U.S. Sees 250,000 New Coronavirus Cases in 5 Days
New daily infections topped 50,000 for four straight days at the start of the month, and several states are running out of space at hospitals
In just five days, the U.S. reported more than 250,000 new COVID-19 cases as infections continue to soar in most of the country.
After a month of rising cases in the Southeast, West Coast, Sun Belt and Midwest, the month of July started out with three straight days of record-breaking numbers of new cases. On July 1, new cases broke 50,000 for the first time, with 52,788, and that number continued to grow over the next two days, to 55,223 and 57,497, according to The Washington Post’s database.
Currently, 38 states are seeing continually rising numbers of new COVID-19 infections. And several states are breaking their own records for new infections.
In Texas, the number of new cases soared to 8,258 on Saturday, their highest total yet. The state has repeatedly broken their own records for new cases over the last month.

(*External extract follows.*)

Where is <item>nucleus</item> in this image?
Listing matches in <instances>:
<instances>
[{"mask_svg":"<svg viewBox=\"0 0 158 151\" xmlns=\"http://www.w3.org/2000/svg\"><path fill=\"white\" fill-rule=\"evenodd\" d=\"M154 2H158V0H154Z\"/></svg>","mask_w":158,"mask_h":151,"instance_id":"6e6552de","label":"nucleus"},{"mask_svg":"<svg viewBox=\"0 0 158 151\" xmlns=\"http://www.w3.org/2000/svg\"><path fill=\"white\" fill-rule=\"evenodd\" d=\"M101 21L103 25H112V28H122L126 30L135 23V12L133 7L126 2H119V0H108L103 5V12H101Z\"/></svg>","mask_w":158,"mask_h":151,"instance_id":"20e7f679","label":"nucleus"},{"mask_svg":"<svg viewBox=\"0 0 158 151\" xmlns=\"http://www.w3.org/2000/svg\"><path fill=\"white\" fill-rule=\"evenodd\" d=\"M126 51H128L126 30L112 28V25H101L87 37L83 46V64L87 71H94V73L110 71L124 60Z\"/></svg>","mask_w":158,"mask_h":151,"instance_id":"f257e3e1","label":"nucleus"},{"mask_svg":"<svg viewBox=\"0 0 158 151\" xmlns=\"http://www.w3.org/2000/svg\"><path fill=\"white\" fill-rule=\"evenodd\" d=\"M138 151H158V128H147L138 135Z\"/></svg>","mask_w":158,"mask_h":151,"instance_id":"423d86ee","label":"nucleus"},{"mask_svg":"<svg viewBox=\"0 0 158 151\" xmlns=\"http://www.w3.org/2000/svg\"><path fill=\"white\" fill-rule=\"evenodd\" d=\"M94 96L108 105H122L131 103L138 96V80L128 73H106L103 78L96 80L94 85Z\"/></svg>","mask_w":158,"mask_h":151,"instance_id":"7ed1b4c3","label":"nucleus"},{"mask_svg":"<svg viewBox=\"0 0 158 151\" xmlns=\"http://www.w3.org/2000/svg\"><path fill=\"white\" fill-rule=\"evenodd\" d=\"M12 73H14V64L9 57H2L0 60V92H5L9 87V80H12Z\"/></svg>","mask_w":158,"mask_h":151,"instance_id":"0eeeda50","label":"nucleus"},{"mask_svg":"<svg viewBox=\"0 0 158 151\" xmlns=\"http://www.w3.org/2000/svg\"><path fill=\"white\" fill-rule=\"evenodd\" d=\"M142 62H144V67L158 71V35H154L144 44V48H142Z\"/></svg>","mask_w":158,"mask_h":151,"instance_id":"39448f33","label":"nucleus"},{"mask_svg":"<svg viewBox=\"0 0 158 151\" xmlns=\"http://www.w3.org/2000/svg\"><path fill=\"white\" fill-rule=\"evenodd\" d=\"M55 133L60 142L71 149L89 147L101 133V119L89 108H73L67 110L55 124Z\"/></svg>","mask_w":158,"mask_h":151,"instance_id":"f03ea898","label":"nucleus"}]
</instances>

In Houston, the state’s largest city, hospitalizations have tripled and the children’s hospital has begun accepting adult patients to help with the influx. In response, Gov. Greg Abbott has closed bars again and paused further plans to reopen businesses.
California is also soaring to their highest numbers of the pandemic, with 9,740 new cases on Tuesday. Ahead of the July 4 holiday weekend, Los Angeles County canceled their plans for fireworks and closed down beaches.
Gov. Gavin Newsom also ordered bars, restaurants and all indoor activities to close in the 19 counties where cases are spiking.
“We’ve seen increased activity where people simply aren’t able to practice social distancing,” Newsom said at a briefing on July 1, according to the San Francisco Chronicle. “When we talk about this dimmer switch, it’s not an on-and-off switch. It’s based upon local conditions.”
Florida also rocketed past their previous totals, and on Saturday reported 11,458 new cases in one day, shattering their record.
Still, Florida Gov. Ron DeSantis has said that the state will not be reeling in its efforts to reopen the economy.
“We're not going back, closing things,” he said on Wednesday. “I don't think that that's really what's driving it. People going to a business is not what's driving it. I think when you see the younger folks — I think a lot of it is more just social interactions, so that's natural.”
And in Arizona, less than 10 percent of intensive care unit beds are available as hospitals fill up with COVID-19 patients, ABC15 reported.
Meanwhile, in New York and New Jersey, the states hardest-hit at the start of the pandemic, new cases are continuing to stay low. On Wednesday, New York reported 625 new infections, marking the 25th-straight day under 1,000 new cases and far below its peak of 12,312 from April 4.
However, outdoor dining at bars and restaurants has resumed in New York City and large crowds have followed. And after seeing the soaring numbers of new infections, primarily from young people at bars, in other states, the city has paused plans to allow indoor seating at restaurants and bars.
While the record-breaking numbers has come at a time when testing is more widely available, epidemiologists have said that these surges are more than just an increased number of test takers. In several states, the positivity rate is higher than before, meaning that even as more people get tested, more people are also testing positive for COVID-19. For example, in Arizona, the positivity rate is 25.6 percent; Florida’s is 18.5 percent and Texas is at 13 percent, according to Johns Hopkins.
As of Thursday morning, more than 2,910,600 Americans have tested positive for COVID-19 and at least 129,938 people have died, according to The New York Times.